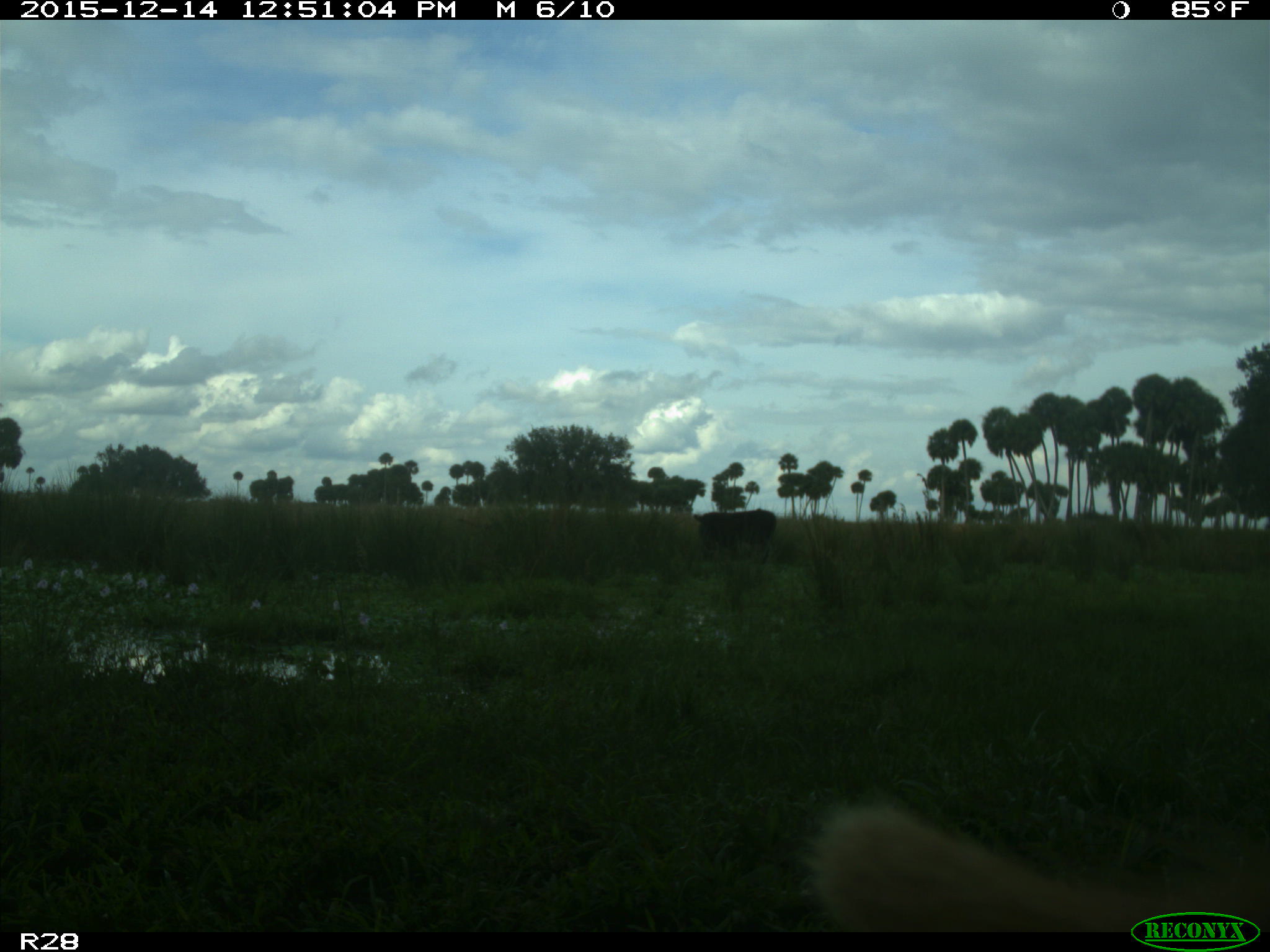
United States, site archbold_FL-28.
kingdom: Animalia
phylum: Chordata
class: Mammalia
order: Artiodactyla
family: Bovidae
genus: Bos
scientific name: Bos taurus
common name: domestic cow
Bos taurus (domestic cow).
───
* Work instruction *
Reproduce each entry precisely, dropping only the pictures.

* Answer area *
United States, site archbold_FL-28.
kingdom: Animalia
phylum: Chordata
class: Mammalia
order: Artiodactyla
family: Bovidae
genus: Bos
scientific name: Bos taurus
common name: domestic cow
Bos taurus (domestic cow).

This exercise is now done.